# WHAT TO PRODUCE:
Please copy each line in the records below that contains the string "wildebeestblue".

# ENTRIES PROVIDED:
'''
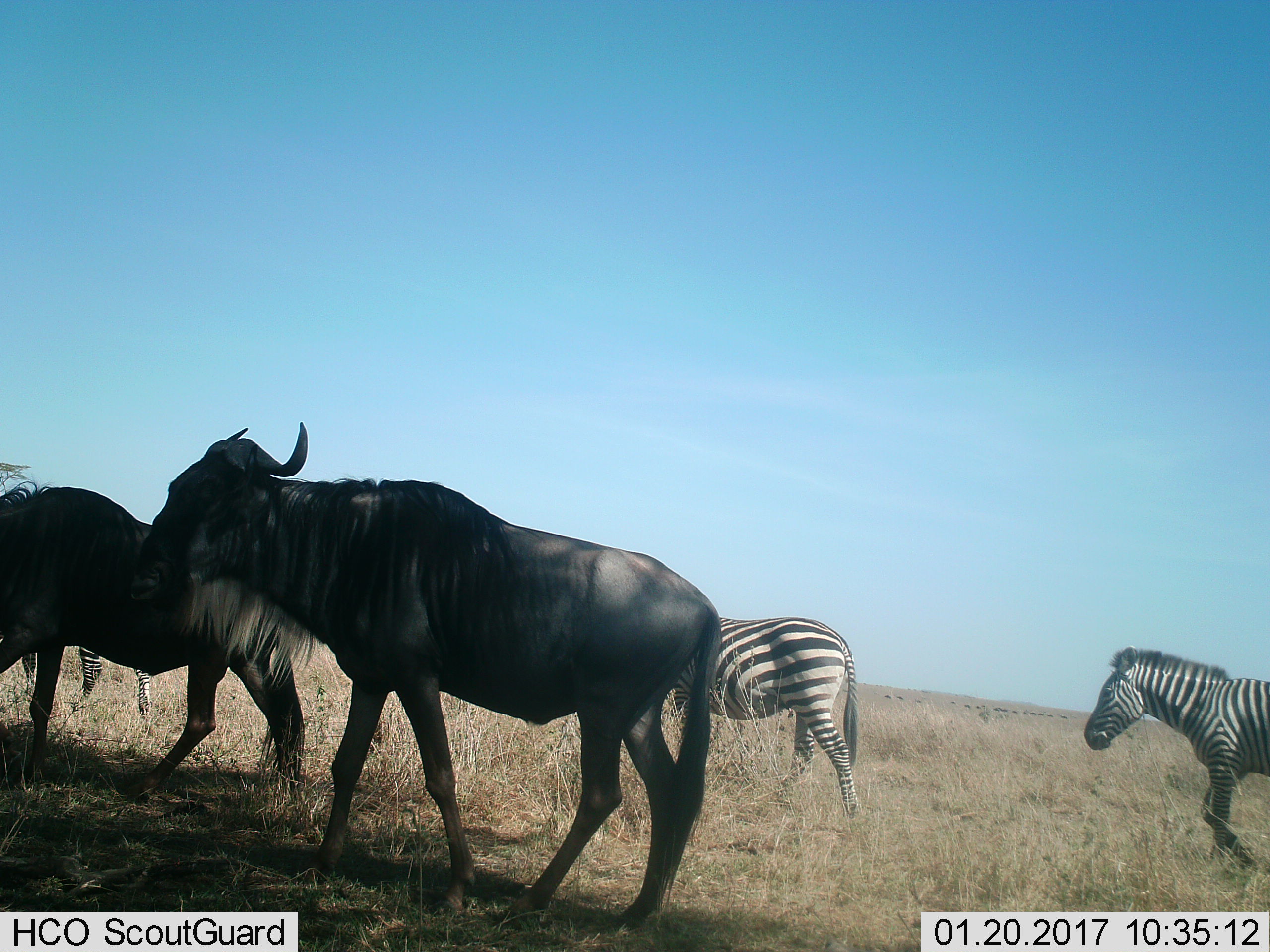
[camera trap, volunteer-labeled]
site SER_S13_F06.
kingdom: Animalia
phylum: Chordata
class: Mammalia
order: Artiodactyla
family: Bovidae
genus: Connochaetes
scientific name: Connochaetes taurinus taurinus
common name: blue wildebeest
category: wildebeestblue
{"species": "wildebeestblue (blue wildebeest) (Connochaetes taurinus taurinus)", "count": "2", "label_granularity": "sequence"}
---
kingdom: Animalia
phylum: Chordata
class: Mammalia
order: Perissodactyla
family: Equidae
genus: Equus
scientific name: Equus quagga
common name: plains zebra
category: zebraplains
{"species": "zebraplains (plains zebra) (Equus quagga)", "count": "3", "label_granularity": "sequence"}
'''
# WRITTEN ANSWER:
category: wildebeestblue
{"species": "wildebeestblue (blue wildebeest) (Connochaetes taurinus taurinus)", "count": "2", "label_granularity": "sequence"}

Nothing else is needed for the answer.